25 Wn.2d 291, BERTHA LARSON, Appellant, v. THE CITY OF SEATTLE, Respondent

[No. 29924. En Banc.      Supreme Court      July 6, 1946.]

BERTHA LARSON, Appellant, v. THE CITY OF SEATTLE,
                               Respondent.1

[1] TRIAL - INSTRUCTIONS - FORM AND REQUISITES - LANGUAGE - "MIGHT" OR "WOULD." In an action for personal injuries sustained by a passenger while alighting from a bus, it was not error to instruct the jury that, if the bus was standing on higher ground than that upon which the plaintiff had to step, and because of this condition a person using ordinary care "might" have stumbled and fallen, then the plaintiff was not guilty of contributory negligence in falling down while getting off the bus; it being entirely correct for the court to use the word "might" instead of "would."

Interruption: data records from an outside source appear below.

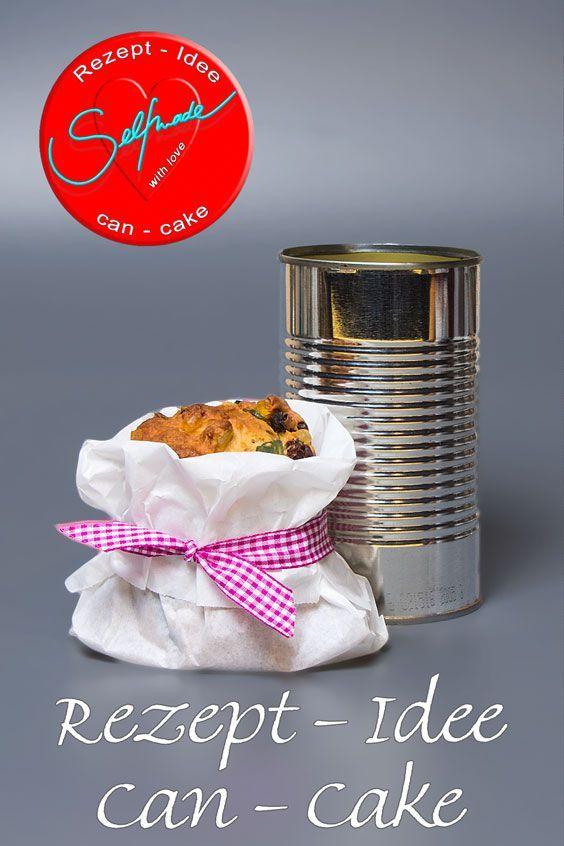 Geschenk aus der Küche Dosenkuchen oder Can-Cake Recipe Cake - dekoration küche selber machen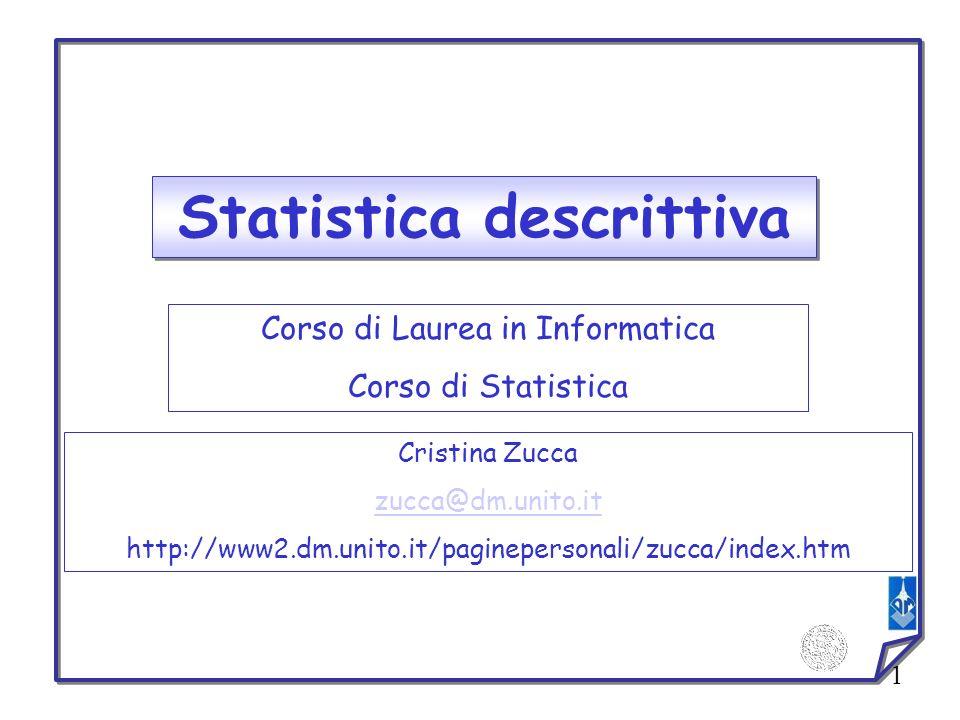1 Statistica descrittiva Corso di Laurea in Informatica Corso di Statistica Cristina Zucca zucca@dm.unito.it http://www2.dm.unito.it/paginepersonali/z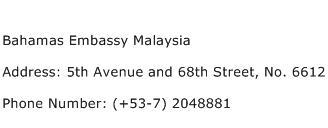 Bahamas Embassy Malaysia Address Contact Number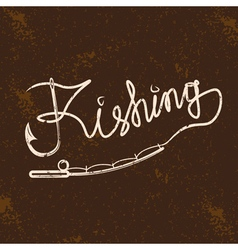 fishing grunge handwritten message with hook and vector image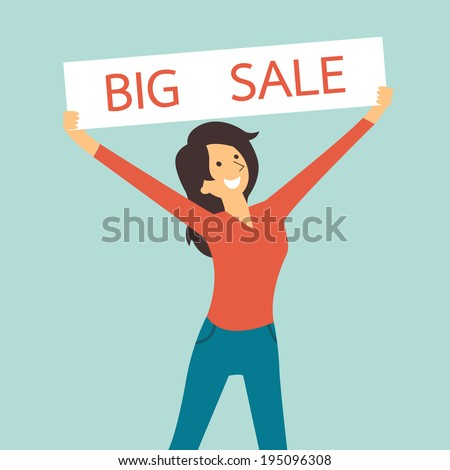 Pretty woman smiling and holding sale sign banner with word, big sale. You can write your own text or design in copy space.  - stock vector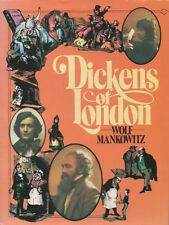 Dickens of London; Wolf Mankowitz HC DJ. Life of Charles Dickens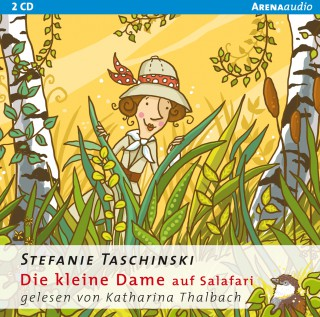 Stefanie Taschinski: Die kleine Dame auf Salafari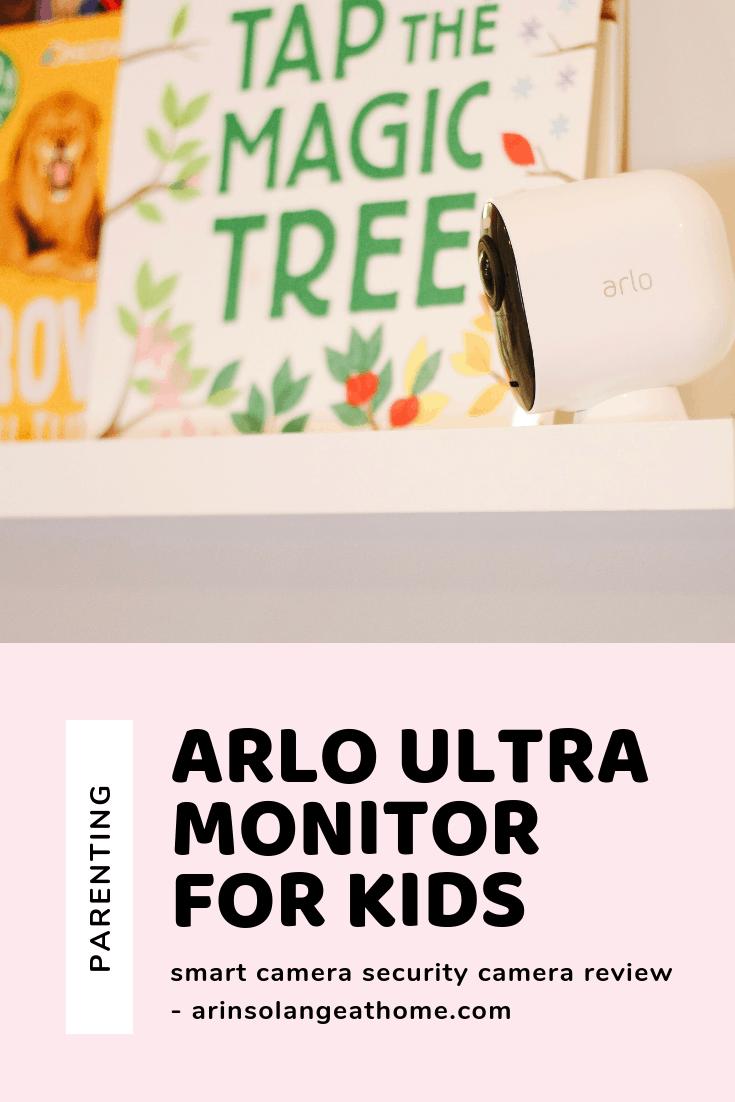 Arlo Ultra Monitor for Kids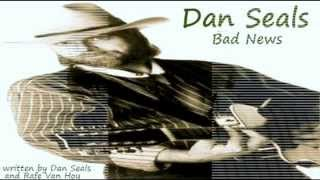 Dan Seals - Bad News YouTube Videos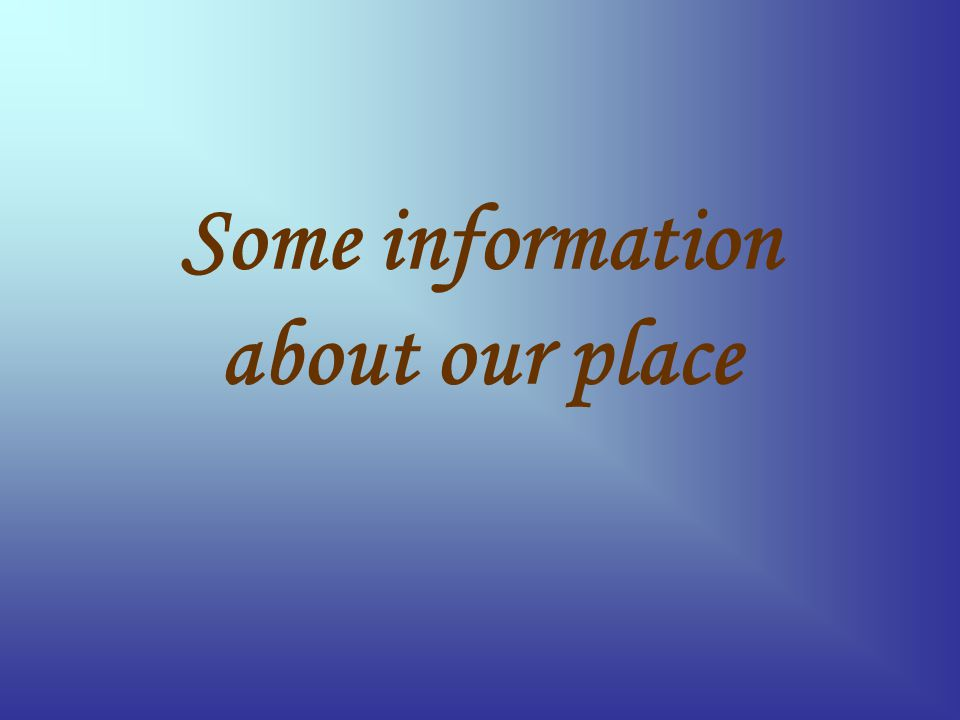 Some information about our place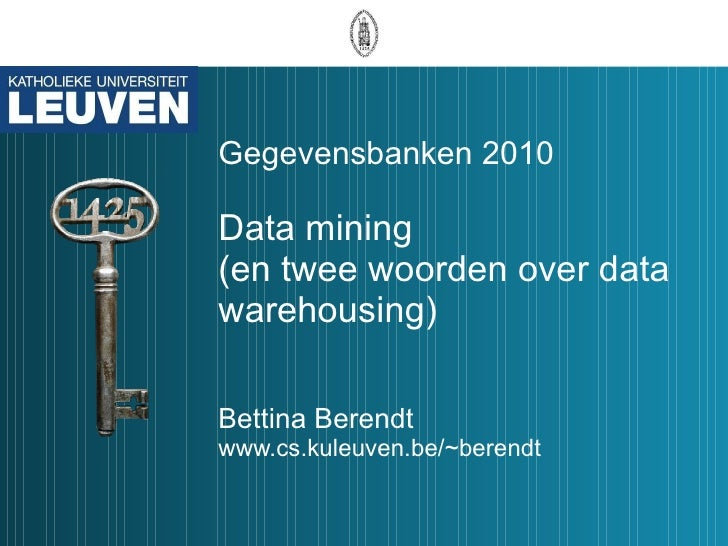 Gegevensbanken 2010 Data mining (en twee woorden over data warehousing) Bettina Berendt www.cs.kuleuven.be/~berendt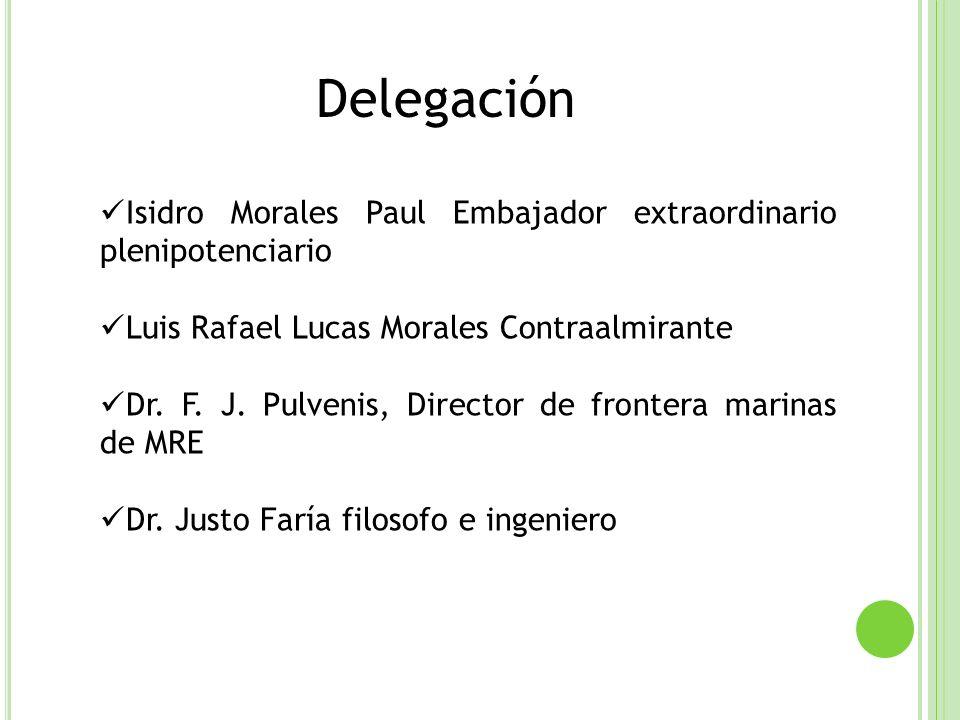 Isidro Morales Paul Embajador extraordinario plenipotenciario Luis Rafael Lucas Morales Contraalmirante Dr. F. J. Pulvenis, Director de frontera marin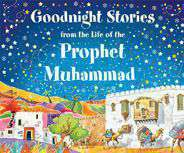 Goodnight Stories from the Life of the Prophet Muhammad: Islamic Childrens Books on the Quran the Hadith and the Prophet Muhammad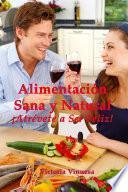 Libro de Alimentacin Sana Y Natural Atrvete A Ser Feliz!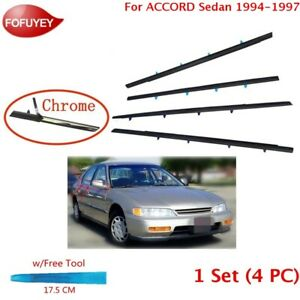 For Accord Sedan 1994 97 Window Weatherstrip 4pc Sweep Molded Trim Outer Chrome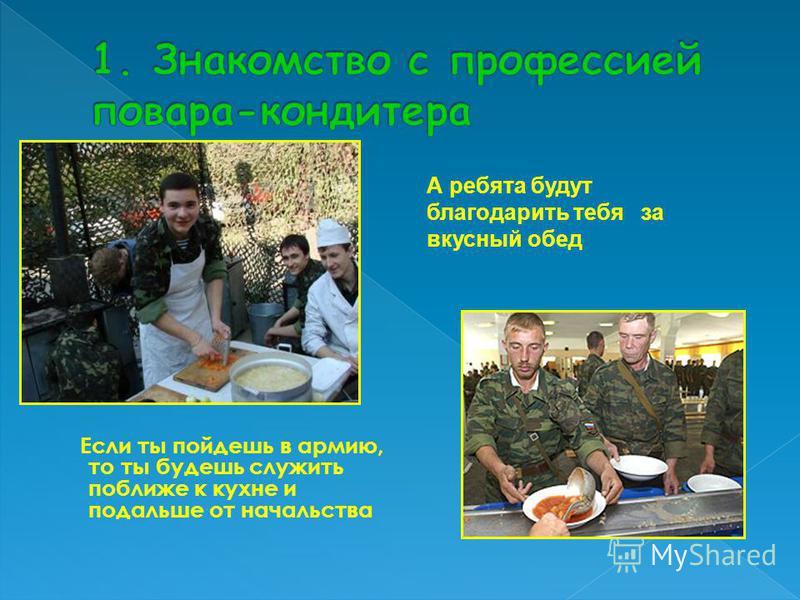 Если ты пойдешь в армию, то ты будешь служить поближе к кухне и подальше от начальства А ребята будут благодарить тебя за вкусный обед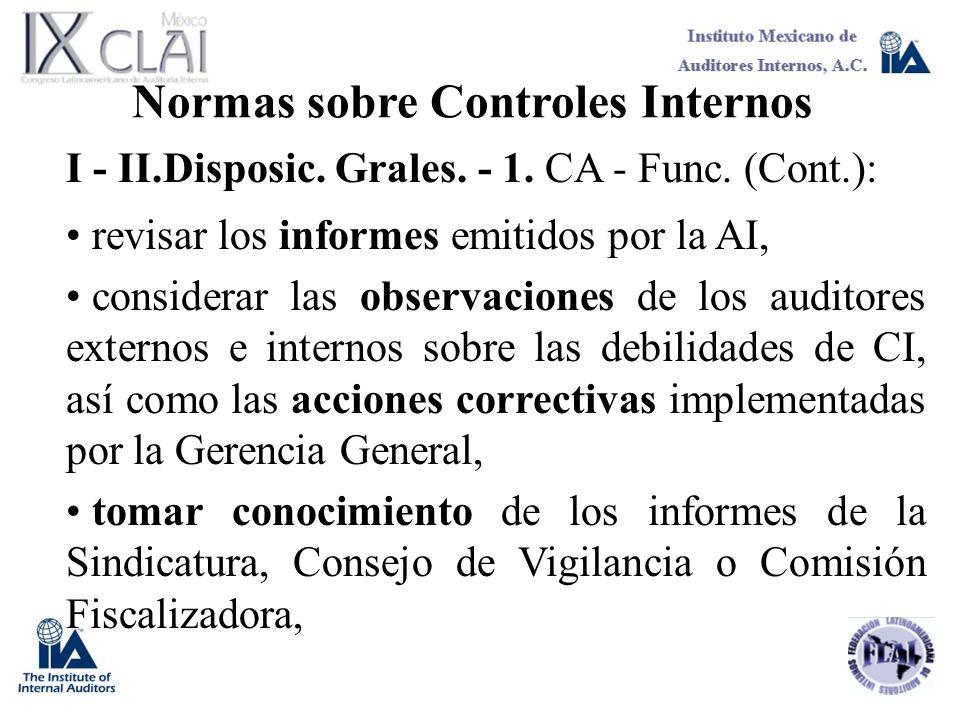 Normas sobre Controles Internos I - II.Disposic. Grales. - 1. CA - Func. (Cont.): revisar los informes emitidos por la AI, considerar las observacione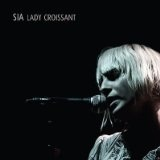 Lady Croissant (Live LP) Lyrics Sia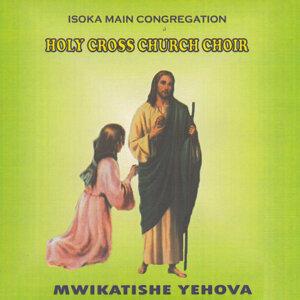 Isoka Main Congregation Holy Cross Church Choir 歌手頭像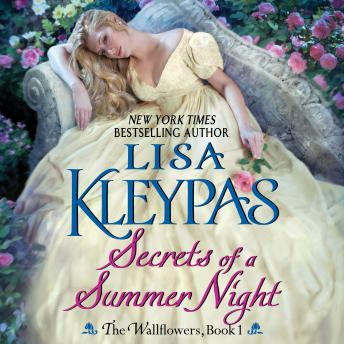 Secrets of a Summer Night: The Wallflowers, Book 1, Lisa Kleypas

[2] APPEAL AND ERROR - REVIEW - SCOPE AND EXTENT - GRANT OF NEW TRIAL - LIMITATION TO SPECIFIC GROUNDS OF ORDER. In a case in which a new trial is granted upon specific grounds and the adverse party appeals, the respondent may urge in support of the motion any grounds set out therein; and the supreme court will not reverse the order if it can be sustained on any ground set out in the motion (overruling Grant v. Fisher Flouring Mills, 190 Wash. 356, 68 P. (2d) 210, and State v. Bauers, 23 Wn. (2d) 462, 161 P. (2d) 139).

[3] TRIAL - INSTRUCTIONS - COMMENT ON EVIDENCE. It was not a comment upon the evidence for the court to state that the evidence showed certain facts and to leave to the determination of the jury what the facts really were.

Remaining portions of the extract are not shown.